» Written request: Write out, character for character, the line containing "What distance is" and all lines after it up to the end of the listing.
★ ★ ★ ★ ★
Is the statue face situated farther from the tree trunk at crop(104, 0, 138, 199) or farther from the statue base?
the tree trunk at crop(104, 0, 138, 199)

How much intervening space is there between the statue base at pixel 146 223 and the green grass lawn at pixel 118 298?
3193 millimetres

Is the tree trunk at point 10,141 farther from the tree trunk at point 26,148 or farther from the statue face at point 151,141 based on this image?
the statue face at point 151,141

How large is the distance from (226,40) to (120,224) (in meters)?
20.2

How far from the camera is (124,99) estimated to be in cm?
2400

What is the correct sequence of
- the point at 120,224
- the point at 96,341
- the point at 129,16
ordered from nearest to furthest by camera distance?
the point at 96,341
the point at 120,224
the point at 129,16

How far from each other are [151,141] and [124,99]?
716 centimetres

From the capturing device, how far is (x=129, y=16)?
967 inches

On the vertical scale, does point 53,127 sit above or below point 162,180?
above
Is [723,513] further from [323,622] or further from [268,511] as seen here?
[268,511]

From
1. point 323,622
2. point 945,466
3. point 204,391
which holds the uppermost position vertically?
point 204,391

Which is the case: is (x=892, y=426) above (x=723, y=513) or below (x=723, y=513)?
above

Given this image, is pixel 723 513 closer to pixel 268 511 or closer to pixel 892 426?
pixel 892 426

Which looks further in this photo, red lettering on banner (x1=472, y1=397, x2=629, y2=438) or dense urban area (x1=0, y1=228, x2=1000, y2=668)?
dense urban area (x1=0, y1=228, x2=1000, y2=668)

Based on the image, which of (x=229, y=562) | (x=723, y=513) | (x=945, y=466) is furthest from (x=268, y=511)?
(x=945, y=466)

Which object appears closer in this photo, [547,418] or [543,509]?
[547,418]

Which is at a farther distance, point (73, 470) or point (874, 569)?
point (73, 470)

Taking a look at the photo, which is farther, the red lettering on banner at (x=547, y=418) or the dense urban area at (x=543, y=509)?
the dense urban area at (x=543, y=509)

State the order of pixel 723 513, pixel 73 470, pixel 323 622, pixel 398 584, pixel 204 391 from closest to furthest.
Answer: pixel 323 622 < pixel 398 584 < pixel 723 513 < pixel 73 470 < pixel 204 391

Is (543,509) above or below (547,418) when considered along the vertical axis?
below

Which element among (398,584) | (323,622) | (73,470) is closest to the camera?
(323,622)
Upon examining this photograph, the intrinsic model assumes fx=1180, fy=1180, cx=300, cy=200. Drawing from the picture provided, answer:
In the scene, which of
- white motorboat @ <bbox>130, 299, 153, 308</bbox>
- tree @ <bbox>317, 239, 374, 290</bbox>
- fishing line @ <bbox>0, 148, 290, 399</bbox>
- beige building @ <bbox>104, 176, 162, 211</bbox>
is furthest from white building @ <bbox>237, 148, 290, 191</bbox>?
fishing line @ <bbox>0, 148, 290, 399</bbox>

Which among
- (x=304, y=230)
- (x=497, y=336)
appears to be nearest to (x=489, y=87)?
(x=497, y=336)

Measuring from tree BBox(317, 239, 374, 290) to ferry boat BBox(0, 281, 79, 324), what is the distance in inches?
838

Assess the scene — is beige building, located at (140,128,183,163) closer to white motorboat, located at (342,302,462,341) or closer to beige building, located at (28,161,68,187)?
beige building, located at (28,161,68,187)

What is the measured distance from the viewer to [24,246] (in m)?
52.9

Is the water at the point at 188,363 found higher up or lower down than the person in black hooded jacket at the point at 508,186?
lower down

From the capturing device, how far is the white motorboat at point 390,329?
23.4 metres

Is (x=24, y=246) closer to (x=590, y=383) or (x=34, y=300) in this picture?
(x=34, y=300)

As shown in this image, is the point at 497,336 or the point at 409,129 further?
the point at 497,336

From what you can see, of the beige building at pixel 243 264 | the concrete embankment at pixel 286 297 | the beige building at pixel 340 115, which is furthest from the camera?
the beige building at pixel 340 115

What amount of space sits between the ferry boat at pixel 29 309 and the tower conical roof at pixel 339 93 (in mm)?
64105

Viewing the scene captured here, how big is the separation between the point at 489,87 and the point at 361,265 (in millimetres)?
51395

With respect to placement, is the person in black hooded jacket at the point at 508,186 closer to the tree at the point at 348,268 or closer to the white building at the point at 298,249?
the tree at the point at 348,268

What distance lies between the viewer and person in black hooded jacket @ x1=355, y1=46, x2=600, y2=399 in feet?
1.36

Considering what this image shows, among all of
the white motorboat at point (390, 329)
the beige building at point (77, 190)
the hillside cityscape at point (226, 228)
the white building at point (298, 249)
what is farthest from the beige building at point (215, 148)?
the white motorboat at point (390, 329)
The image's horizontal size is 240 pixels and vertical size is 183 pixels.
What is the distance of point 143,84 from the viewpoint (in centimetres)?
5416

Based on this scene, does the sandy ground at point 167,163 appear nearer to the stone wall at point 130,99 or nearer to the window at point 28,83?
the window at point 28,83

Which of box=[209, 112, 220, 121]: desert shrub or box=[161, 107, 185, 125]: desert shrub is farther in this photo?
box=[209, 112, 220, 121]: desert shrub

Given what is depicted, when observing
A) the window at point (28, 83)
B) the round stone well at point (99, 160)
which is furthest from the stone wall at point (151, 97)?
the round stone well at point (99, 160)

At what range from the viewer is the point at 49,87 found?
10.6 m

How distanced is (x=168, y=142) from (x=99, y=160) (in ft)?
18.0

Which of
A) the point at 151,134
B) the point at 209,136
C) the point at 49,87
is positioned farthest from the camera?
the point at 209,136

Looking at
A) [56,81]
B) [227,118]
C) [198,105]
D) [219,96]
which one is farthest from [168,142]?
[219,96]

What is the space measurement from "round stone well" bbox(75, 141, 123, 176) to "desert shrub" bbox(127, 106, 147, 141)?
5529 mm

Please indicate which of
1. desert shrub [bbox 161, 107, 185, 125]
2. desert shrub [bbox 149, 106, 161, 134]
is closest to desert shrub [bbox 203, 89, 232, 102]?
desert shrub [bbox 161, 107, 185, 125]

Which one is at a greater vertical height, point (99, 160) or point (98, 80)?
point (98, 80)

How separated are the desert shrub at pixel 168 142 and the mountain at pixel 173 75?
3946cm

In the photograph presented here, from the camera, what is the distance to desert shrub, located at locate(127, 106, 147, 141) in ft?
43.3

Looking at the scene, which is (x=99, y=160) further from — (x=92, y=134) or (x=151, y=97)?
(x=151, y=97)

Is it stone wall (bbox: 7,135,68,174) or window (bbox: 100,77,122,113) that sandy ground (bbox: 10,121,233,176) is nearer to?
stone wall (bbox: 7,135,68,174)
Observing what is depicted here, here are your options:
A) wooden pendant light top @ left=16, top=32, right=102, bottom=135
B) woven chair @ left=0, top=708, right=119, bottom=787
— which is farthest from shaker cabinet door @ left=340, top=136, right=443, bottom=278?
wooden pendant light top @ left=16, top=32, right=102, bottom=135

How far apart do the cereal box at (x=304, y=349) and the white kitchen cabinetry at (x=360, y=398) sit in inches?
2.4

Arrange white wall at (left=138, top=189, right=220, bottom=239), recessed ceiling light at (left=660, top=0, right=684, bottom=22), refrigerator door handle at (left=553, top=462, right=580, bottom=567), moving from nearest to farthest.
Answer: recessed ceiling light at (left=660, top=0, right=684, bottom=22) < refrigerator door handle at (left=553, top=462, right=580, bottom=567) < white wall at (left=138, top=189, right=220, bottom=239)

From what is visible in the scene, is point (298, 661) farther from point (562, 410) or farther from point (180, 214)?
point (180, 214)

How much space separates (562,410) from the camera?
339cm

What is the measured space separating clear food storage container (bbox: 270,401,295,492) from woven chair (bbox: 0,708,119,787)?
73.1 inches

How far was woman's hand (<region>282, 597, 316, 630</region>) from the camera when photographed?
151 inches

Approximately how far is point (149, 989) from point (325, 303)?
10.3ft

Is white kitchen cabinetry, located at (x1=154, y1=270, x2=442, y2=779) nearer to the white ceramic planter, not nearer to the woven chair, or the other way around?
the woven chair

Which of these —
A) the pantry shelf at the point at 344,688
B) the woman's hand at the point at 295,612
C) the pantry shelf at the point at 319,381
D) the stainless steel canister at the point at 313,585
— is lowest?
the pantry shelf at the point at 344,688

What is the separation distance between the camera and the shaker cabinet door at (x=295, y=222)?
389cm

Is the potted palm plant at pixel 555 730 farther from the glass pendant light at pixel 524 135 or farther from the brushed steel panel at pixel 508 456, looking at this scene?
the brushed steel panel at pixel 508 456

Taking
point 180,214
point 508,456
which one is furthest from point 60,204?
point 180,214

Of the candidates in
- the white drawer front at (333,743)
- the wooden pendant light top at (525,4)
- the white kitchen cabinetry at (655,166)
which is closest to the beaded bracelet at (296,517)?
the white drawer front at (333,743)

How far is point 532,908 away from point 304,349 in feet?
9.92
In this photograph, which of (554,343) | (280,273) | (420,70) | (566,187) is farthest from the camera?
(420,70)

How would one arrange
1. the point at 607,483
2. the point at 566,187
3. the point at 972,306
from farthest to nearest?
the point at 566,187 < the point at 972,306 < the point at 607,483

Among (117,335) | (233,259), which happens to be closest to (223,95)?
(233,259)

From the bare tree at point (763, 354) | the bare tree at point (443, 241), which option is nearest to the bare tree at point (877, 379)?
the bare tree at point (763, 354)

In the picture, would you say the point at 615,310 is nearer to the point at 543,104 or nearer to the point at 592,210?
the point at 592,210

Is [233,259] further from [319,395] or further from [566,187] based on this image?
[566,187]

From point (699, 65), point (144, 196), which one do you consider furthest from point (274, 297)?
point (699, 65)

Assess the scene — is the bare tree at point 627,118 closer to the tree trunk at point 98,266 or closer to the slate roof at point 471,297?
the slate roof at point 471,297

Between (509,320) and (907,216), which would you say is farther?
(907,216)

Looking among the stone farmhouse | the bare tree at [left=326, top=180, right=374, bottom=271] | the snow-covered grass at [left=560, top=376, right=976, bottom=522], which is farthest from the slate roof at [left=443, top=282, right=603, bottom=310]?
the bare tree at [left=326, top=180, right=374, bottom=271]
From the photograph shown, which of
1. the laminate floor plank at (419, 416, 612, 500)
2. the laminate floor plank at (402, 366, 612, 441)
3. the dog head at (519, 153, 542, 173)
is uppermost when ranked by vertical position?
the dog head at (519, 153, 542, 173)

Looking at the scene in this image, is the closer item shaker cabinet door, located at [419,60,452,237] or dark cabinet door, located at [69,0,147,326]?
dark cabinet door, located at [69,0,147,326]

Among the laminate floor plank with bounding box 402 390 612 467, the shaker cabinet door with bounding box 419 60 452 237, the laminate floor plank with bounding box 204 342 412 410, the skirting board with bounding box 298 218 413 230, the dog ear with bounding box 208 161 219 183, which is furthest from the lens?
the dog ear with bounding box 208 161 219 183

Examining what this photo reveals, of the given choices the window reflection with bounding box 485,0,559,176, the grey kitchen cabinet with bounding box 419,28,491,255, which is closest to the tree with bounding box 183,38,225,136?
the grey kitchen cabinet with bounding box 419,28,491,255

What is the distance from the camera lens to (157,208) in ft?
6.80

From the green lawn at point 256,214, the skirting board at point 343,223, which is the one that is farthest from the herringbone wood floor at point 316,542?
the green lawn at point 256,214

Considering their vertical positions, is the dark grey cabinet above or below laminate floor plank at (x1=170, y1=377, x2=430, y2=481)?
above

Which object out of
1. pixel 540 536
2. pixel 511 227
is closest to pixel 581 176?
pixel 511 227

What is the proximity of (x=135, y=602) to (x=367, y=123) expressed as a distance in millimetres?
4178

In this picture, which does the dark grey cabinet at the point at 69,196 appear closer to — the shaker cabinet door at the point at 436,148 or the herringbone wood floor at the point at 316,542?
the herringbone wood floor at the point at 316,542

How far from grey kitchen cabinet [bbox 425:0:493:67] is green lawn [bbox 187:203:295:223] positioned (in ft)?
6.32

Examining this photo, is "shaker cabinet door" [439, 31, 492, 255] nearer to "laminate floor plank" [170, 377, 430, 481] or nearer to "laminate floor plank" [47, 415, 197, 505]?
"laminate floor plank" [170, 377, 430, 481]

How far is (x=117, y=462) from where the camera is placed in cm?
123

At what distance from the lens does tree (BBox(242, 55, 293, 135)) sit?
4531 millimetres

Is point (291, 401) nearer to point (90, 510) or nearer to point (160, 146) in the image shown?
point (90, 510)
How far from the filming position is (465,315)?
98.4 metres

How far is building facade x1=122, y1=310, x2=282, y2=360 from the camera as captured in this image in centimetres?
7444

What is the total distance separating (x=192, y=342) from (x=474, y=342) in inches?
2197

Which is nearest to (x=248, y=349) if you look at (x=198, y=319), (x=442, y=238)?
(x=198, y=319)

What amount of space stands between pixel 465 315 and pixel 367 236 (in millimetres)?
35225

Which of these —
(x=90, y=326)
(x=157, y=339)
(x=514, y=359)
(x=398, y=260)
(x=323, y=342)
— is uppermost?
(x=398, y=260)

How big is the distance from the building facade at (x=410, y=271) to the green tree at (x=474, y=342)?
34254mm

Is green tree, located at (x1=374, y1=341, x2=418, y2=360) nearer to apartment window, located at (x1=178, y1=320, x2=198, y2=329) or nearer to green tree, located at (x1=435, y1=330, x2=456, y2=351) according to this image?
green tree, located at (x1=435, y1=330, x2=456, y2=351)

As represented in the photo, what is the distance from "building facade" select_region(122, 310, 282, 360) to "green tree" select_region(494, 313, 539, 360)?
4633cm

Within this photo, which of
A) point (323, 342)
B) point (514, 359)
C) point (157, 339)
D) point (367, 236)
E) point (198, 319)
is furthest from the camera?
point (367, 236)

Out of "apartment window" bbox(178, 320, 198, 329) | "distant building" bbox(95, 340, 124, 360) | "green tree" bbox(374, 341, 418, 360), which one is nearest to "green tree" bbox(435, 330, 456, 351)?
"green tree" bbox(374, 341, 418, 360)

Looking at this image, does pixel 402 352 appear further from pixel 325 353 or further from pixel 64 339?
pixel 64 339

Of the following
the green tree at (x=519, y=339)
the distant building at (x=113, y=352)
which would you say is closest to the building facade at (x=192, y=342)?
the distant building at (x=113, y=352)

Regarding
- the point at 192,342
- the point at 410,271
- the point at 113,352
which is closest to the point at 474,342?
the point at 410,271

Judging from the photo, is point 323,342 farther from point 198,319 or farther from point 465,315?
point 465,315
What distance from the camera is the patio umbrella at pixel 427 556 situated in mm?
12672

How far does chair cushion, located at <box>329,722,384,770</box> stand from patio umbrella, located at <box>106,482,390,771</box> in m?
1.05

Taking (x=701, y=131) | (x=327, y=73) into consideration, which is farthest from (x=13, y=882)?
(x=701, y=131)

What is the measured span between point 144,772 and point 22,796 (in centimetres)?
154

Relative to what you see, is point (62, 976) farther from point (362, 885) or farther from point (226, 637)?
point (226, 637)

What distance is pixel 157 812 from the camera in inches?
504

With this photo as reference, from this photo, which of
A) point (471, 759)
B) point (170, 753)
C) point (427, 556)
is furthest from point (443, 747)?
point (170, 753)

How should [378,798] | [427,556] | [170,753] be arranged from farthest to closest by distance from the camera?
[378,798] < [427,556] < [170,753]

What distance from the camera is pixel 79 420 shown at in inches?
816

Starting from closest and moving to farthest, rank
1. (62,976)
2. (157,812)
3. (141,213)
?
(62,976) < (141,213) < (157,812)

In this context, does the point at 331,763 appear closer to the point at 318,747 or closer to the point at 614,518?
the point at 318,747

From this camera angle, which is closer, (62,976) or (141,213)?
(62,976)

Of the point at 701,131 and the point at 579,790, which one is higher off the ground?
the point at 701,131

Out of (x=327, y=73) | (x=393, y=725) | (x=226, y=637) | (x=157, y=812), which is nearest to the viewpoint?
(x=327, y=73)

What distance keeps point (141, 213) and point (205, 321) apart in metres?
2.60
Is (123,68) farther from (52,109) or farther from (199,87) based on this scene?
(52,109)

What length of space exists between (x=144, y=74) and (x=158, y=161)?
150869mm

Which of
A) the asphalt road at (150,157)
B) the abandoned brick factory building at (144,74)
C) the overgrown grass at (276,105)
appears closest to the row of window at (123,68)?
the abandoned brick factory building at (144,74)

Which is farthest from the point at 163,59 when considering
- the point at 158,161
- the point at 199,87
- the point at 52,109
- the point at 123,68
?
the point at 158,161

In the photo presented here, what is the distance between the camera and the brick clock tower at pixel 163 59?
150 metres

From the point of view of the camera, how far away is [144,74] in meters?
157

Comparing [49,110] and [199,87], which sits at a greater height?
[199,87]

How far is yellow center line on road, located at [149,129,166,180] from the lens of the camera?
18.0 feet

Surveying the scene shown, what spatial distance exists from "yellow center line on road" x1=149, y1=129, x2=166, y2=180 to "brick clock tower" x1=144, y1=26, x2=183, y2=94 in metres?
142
★ ★ ★ ★ ★
» Result of the exercise:
What distance is pixel 157 812 from the camera in inches?
504

With this photo as reference, from this photo, which of
A) point (471, 759)
B) point (170, 753)
C) point (427, 556)
is furthest from point (443, 747)?
point (170, 753)

How should [378,798] | [427,556] | [170,753] be arranged from farthest to closest by distance from the camera?
[378,798] < [427,556] < [170,753]

What distance from the camera is pixel 79 420 shown at in inches?
816

Starting from closest and moving to farthest, rank
1. (62,976)
2. (157,812)
3. (141,213)
?
(62,976) < (141,213) < (157,812)

In this context, does the point at 331,763 appear closer to the point at 318,747 or closer to the point at 614,518?
the point at 318,747

From this camera angle, which is closer, (62,976) or (141,213)?
(62,976)

Of the point at 701,131 and the point at 579,790, which one is higher off the ground?
the point at 701,131

Out of (x=327, y=73) | (x=393, y=725) | (x=226, y=637) | (x=157, y=812), which is nearest to the viewpoint?
(x=327, y=73)

What distance keeps point (141, 213) and point (205, 321) apart in metres?
2.60
Is (123,68) farther from (52,109) or farther from (199,87) based on this scene?
(52,109)

What length of space exists between (x=144, y=74) and (x=158, y=161)?
150869mm

Which of
A) the asphalt road at (150,157)
B) the abandoned brick factory building at (144,74)
C) the overgrown grass at (276,105)
appears closest to the row of window at (123,68)?
the abandoned brick factory building at (144,74)

Which is farthest from the point at 163,59 when considering
- the point at 158,161
- the point at 199,87
- the point at 52,109
- the point at 123,68
?
the point at 158,161

In the photo presented here, what is the distance between the camera and the brick clock tower at pixel 163 59?
150 metres

From the point of view of the camera, how far away is [144,74] in meters?
157

Comparing [49,110] and [199,87], which sits at a greater height?
[199,87]

How far is yellow center line on road, located at [149,129,166,180] from the lens of the camera?
18.0 feet

Surveying the scene shown, what spatial distance exists from "yellow center line on road" x1=149, y1=129, x2=166, y2=180 to "brick clock tower" x1=144, y1=26, x2=183, y2=94 in metres?
142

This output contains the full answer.